Consensus, in a general sense, is defined as an agreement and is used for group decision-making. In distributed networks, consensus describes the idea of coming to a reliable agreement on the state of a system between the members of a network. Once the state of the system has been agreed upon, the decision is final. A consensus algorithm is the process a distributed system can implement to reach agreement about the transactions that members communicate to the rest of the network.
Consensus in a distributed network can carry the following properties:
- Only a message transmitted by a member of a network may be chosen for consensus
- Only a single message for said transmission reaches consensus
- A member never learns that a message has reached consensus unless consensus has actually been reached
Consensus algorithms typically make the following assumptions:
- Some members will be unreliable
- Some members will lose communication to the network
- A segment of the members in the community will respond
- A segment of the members are required to respond to reach consensus
The goal of a consensus algorithm is to achieve reliability of data transmitted in a network of members whose interests may not align while mitigating the faults of the network.
Alternative Consensus Mechanisms
Hashgraph Consensus Algorithm
The hashgraph consensus algorithm enables distributed consensus in an innovative way. Hashgraph is a distributed consensus algorithm that is fast, fair, and secure. This indirectly creates a trusted community, even when members do not necessarily trust each other.
Permissioned vs. Permissionless Networks
A permissioned network restricts access to which members can host nodes on the network. Only trusted members can join the network and all members are known at all times. The permissioned hashgraph network is an attractive solution for enterprises that wish to share data with known parties whose interests may not perfectly align.

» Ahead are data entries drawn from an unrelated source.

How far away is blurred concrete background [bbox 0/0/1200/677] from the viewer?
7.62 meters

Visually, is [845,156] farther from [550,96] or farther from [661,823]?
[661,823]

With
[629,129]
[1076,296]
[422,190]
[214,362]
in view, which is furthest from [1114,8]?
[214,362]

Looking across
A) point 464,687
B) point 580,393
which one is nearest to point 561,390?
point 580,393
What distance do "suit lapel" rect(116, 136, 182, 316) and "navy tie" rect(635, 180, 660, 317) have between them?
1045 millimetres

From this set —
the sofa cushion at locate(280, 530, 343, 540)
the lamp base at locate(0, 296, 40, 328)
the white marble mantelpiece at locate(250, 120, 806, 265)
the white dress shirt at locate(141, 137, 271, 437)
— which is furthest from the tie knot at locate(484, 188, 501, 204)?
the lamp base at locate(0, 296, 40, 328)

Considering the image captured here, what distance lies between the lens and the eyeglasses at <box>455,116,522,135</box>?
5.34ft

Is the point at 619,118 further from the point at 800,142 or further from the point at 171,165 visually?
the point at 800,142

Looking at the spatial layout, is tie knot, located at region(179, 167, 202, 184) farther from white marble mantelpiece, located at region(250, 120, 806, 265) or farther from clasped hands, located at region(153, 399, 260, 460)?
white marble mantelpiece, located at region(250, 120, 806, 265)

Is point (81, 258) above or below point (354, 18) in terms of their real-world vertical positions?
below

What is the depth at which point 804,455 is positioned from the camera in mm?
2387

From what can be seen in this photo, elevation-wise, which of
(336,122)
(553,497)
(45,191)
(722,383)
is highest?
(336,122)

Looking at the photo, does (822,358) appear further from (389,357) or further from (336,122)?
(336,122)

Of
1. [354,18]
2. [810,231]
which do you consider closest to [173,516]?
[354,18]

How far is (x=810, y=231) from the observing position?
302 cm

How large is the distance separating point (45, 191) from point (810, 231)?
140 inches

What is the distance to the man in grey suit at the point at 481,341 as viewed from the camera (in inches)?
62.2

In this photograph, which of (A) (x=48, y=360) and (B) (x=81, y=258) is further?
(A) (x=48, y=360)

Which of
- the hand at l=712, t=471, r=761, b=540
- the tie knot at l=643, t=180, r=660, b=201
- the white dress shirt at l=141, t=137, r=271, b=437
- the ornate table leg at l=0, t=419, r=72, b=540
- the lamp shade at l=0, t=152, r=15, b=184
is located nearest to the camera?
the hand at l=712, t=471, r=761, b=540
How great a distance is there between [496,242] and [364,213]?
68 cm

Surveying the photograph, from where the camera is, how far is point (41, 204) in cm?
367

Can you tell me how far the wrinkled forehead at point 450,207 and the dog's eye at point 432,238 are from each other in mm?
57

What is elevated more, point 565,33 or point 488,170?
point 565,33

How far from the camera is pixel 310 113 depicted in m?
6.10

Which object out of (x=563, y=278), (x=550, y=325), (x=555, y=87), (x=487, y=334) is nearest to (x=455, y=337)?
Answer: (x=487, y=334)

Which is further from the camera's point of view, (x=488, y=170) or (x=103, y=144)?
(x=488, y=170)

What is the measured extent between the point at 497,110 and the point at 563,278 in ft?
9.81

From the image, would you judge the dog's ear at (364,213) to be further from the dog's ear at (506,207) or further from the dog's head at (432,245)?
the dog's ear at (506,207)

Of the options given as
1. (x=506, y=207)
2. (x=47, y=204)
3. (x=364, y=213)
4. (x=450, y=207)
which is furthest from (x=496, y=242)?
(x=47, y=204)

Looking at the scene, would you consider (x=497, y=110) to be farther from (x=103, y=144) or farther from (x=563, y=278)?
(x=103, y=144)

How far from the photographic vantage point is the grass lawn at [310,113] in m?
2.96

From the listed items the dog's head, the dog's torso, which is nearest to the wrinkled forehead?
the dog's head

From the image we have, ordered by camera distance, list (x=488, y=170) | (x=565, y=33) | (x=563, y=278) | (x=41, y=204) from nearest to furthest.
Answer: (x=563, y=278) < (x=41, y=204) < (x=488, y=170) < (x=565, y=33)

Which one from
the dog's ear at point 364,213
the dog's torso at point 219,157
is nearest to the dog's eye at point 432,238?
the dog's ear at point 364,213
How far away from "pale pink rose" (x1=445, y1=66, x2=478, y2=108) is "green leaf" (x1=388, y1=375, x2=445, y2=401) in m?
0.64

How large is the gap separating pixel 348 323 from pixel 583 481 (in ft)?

In a permissionless network, any member can voluntarily join the network and participate in calculating consensus. Examples of permissionless networks are the Bitcoin and Ethereum blockchains, where any user can join the network and participate in calculating consensus. All members can access and view the public ledger.
The hashgraph consensus algorithm can be implemented in both a permissioned and permissionless configuration. The Swirlds software development kit (SDK) is the permissioned network implementation of the hashgraph consensus algorithm. Hedera is the public ledger that implements the hashgraph algorithm in a permissionless environment.